I'll put up with the stuffed skin, the wire, the face
that is nothing but appearance."
From "Burnt Norton III":
"Over the strained time-ridden faces
Distracted from distraction by distraction
Filled with fancies empty of meaning."
So there are great similarities in substance between the Elegies and Four Quartets, although the pleading voice of Rilke is more Romantic and the more distant voice of Eliot more Classical.
Rilke's central theme is of a failed ascendancy; like the panther in the cage, he paces the world yet feels caged by it, hoping for the deliverance of angels, of some final epiphany, only to be returned to his body and the problems of human love and human boundaries that ultimately prevent a true earthly union between lovers, as in the famous passage at the end of the Fifth Elegy, so difficult to translate:
"If there were a place that we didn't know of, and there
on some unsayable carpet, lovers displayed
what they could never bring to mastery here--
Would... [the soundless dead] throw down their final, forever saved-up
forever hidden, unknown to us, eternally valid
coins of happiness before the at last
genuinely smiling pair on the gratified
carpet?"
Difficult to say, but would those who never experienced ideal love throw their horded idealization of it at the feet of those who achieved it in some other world? That it must happen in some other world is testimony to the fact that Rilke could not achieve it in this one; he is more identified with the soundless dead. Indeed, in his upbringing and personal relationships he fled from intimacy and perhaps his own femininity, having been raised as a girl by his mother until-shock of shocks!--his father put him in military school.
Naturally these speculations deserve a fuller treatment, and no doubt these thoughts will develop into a more fully-formed essay. But for now, let me but speak of the unadulterated joy of staying up late to bathe in greatness, of having my attention riveted by a poet whom I've read before before but never truly embraced. And to mention Celan in passing is a disservice, though I urge you to read him as well. The joy of poetry, when it descends upon you, exceeds any other intellectual joy that I know, not to mention the emotional engagement and sheer adventure of great verse.

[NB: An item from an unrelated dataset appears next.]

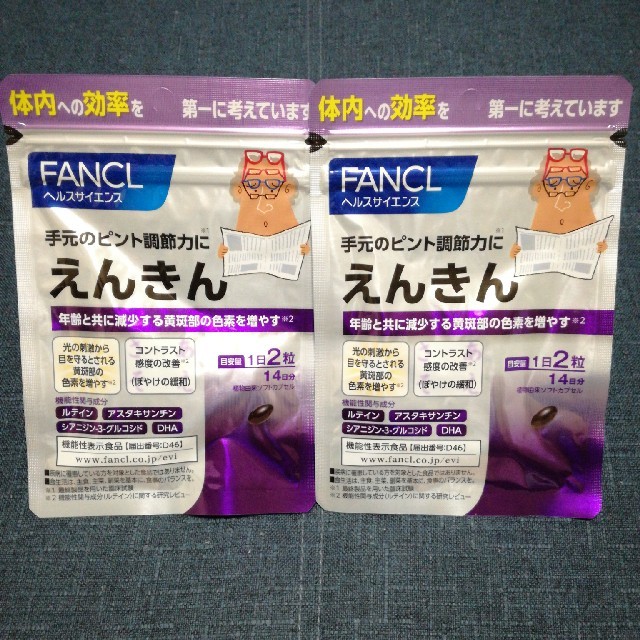 FANCL(ファンケル)のファンケル　えんきん　２８日分 コスメ/美容のコスメ/美容 その他(その他)の商品写真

Here ends the break from "The Best of."
At 2 Kilobunnies,
CE
This is simply wonderful stuff...I do enjoy Rilke so.
ReplyDeleteI have been reading Baudelaire recently. Another unhappy poet...lol
I like his Meditation...here is one translation:
Meditation
Be wise, O my Sorrow, be calmer.
You implored the evening; it falls; here it is:
A dusky air surrounds the town,
Bringing peace to some, worry to others.
Whilst the worthless crowd of humanity,
Lashed by Pleasure, that merciless torturer,
Go to gather remorse in slavish rejoicing,
Give me your hand, my Sorrow; come with me,
Far from them. See the dead years leaning,
In worn-out clothing, on the balconies of the skies;
See how Regret, grinning, rises from the deep waters;
The dying sun goes to sleep in an archway,
And, like a long shroud dragging from the East,
Hear, O my dear one, hear the soft night coming.

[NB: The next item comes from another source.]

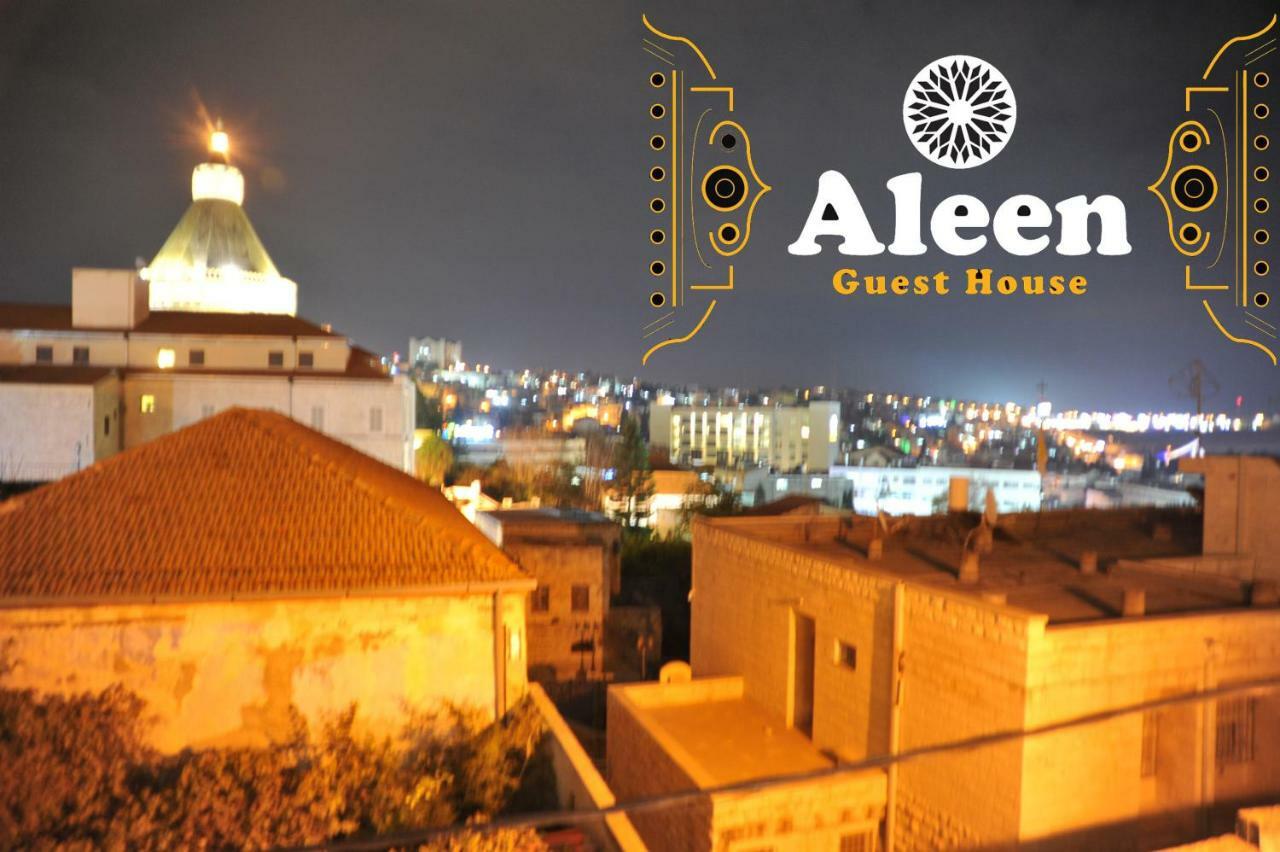 Aleen Guest House Nazareth Exterior photo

— Geoffrey Wagner, Selected Poems of Charles Baudelaire (NY: Grove Press, 1974)
good stuff CE
ReplyDeletenorm
The French Symbolists I have too long neglected, esp. with their influence on the moderns: Rimbaud, Baudelaire, Verlaine, Jules Forgue, Apollinaire--there's a whole bunch for me to cut my teeth on yet. But I'll get to it after 10,000 other things! Thanks for the poem. Good to see you here, Norm.
ReplyDeleteThanks for this. I enjoyed the comparisons and as I've not read Rilke's elegies it's lovely to be pointed in that direction. This makes me want to read them!